I love the expansive green grass and trees. If you view the grass just right in the morning, it looks blue. That’s why we say we live in the bluegrass.
And I love the horses, often seen behind rows of white fences. We have the pleasure of having horses as our neighbors.
It thrills me to see the horses running in the sunshine, their manes flying in the breeze. At times, it appears all four legs leave the ground. They seem to fly without wings.
It brings me peace to see them grazing peacefully, side by side, or sometimes stretched out on the ground sunbathing.
It amuses me to see them “horsing around,” playfully pushing each other or racing each other to get to a favorite tree.
When it snows and the pastures turn into a winter wonderland, the horses roll around in the white carpet and try to outdo each other, making snow angels.
God surely loves horses too. God loves all His Creations, but He seemed to have put a special emphasis on horses.
When God confronted Job, leaving no doubt He was The Creator, He described one of His prized Creations – the horse. God asked Job,
“Did you give the horse its strength
or clothe its neck with a flowing mane?
Do you make it leap like a locust,
striking terror with its proud snorting?its paws fiercely rejoicing in its strength,
And charges into the fray.
It laughs at fear, afraid of nothing.”
Job 39: 19-22
Horses are referenced multiple times in the Bible, often pulling chariots or taking their riders into war. While God allowed horses their spot in biblical history, He also made it clear that we should not trust the horse as the source of our strength.
“Some trust in chariots and some in horses, but we trust in the name of The Lord our God.”
Interestingly, Jesus appeared to have begun His Pre-delivery Life, not on a horse, but on a donkey.
The donkey is seen as the more humble equine relative of the mighty horse. The pregnant Mary is often depicted as riding on a donkey on her her way to Bethlehem. (At least that’s the way history has depicted her mode of transportation. I find no supporting scripture for this.)
When Jesus entered Jerusalem in celebration in the days before His Crucifixion, He chose to ride a donkey.
“Finding a young donkey, Jesus sat on it, as it is written, ‘Do not be afraid, daughter of Zion. See, your King is coming, seated on the colt of a donkey.'”
But when the Risen Jesus returns one day, when every eye shall behold Him, He will make His Grand Entrance on a horse.
John saw Him in his Great Revelation.
“Now, I saw Heaven opened, and behold, a white horse. And He, Who sat upon Him was called Faithful and True …”
“And the armies of heaven, clothed in fine linen, white and clean, followed Him on white horses.”

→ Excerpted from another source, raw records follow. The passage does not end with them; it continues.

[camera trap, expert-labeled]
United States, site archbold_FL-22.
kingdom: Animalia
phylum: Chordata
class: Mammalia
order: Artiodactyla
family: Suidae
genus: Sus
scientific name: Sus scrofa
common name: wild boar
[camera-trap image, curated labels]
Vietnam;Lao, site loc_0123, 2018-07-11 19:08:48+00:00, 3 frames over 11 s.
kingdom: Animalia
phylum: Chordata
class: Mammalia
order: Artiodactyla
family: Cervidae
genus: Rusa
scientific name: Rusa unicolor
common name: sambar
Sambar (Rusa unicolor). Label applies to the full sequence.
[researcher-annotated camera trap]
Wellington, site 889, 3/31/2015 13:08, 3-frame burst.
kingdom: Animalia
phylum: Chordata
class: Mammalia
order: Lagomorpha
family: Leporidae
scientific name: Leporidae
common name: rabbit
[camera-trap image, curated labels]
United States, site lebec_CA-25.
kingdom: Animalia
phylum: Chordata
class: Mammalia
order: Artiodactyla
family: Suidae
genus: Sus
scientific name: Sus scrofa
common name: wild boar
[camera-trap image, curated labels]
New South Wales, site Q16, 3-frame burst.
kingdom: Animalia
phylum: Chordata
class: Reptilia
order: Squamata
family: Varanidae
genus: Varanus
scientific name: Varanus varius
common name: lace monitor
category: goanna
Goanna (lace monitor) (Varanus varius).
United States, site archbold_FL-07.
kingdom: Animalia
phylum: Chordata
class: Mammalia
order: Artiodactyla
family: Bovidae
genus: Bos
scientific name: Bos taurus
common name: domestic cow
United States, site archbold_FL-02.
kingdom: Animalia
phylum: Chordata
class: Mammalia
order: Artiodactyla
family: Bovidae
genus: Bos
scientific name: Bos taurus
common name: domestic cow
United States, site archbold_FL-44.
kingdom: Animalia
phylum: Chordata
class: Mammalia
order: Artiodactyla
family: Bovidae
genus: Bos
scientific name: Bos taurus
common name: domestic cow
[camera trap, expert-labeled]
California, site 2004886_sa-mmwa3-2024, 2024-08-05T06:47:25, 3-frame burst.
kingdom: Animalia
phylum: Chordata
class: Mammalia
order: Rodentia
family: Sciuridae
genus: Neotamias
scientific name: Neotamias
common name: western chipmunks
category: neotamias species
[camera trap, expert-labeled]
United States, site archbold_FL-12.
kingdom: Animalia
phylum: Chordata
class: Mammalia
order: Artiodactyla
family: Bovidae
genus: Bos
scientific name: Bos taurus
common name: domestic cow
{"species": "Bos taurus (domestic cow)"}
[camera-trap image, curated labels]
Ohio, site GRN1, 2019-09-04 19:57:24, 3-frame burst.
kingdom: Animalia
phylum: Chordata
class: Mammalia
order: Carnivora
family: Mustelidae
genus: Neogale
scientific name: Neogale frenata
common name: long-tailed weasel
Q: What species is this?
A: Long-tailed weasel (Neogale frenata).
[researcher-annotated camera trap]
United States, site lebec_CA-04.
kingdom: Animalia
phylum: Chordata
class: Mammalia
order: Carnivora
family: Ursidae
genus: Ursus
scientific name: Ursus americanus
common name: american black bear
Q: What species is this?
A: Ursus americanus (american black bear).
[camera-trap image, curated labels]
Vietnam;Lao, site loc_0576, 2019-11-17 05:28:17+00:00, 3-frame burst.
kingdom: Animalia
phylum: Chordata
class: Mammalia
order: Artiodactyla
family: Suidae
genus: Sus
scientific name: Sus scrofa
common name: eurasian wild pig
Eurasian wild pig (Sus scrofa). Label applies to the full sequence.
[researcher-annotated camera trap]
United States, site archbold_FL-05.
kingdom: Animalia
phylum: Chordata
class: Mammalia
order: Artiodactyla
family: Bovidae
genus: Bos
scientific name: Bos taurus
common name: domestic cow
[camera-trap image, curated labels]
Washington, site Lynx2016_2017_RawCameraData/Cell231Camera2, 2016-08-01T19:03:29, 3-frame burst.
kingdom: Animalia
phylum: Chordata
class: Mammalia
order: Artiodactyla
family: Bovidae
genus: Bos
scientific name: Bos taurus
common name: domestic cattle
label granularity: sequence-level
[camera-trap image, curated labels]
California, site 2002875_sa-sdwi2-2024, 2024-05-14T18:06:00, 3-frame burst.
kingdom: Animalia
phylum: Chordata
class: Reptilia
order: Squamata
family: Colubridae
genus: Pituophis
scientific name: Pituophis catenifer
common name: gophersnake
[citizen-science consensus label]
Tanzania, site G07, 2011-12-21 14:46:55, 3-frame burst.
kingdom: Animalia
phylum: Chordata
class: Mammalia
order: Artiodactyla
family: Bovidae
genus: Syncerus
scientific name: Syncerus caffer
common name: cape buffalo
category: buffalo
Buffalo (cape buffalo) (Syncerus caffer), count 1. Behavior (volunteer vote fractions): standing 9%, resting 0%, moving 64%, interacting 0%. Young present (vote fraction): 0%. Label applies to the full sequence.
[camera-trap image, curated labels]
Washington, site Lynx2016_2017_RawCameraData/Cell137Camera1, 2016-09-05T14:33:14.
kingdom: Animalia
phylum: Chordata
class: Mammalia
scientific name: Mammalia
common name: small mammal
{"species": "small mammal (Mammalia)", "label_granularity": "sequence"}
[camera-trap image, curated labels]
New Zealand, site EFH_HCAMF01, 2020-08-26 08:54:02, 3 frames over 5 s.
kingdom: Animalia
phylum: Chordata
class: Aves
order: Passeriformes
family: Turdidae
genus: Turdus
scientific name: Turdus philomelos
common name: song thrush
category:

Jesus went to the cross in great humility. He arose victorious. He returns visible to all …
“He has on His Robe and on His Thigh a Name written —
King of Kings and Lord of Lords!”
Revelation 19: 16
Kentucky and its many equine residents give me a preview of that Heaven. They remind me to stay faithful and true to Him, Who is Faithful and True.
And when the winds blow across the pasture, I hear His Promise.
“Yes, I am coming soon!”
Revelation 22: 20
Amen, come Lord Jesus!
Lovely reflection for spring and for the first Saturday in May.